Shibez, this was my take on the conclusions too. It seems that in the end, while nature exerts an extraordinary force which can be seen even in mannerisms and preferences, the manifestation of certain nature-destined trait can in fact be great modified by how that child is raised.
By the time we come to the end of the movie, it's pretty much pointed out that while all three very likely inherited the same capacity for troubled mental health - indeed, as infants they all displayed distress in their behaviors - the parenting style of Eddy's adoptive parents did make a negative impact on that one boy, driving him toward the detrimental path he took.
Unfortunately, back in those days, there wasn't much sensitivity out there regarding "parenting styles" at all, and even if Eddy's father had known that this boy may need a more careful approach in his upbringing, that was the era when a man like that father would have dismissed that stuff as BS and parented the same anyway. It wasn't an enlightened era.

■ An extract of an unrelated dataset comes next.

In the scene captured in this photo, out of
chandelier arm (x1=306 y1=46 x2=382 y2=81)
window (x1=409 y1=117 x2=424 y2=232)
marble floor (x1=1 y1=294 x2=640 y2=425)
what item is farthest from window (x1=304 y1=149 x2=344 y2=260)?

I also think that the propensity toward mental illness in many of these children may have also been exacerbated by the very act of separating them from not only a birth mother but from each other, too. It's like a chicken and egg dilemma - might not most of these kids already have been set up for disturbance by that early trauma itself? Already all three of them were banging their heads in their cribs, and I have no doubt that being separated from each other was traumatic right from the get-go. There are also studies about the bad effects of a child being separated from its birth mother bond.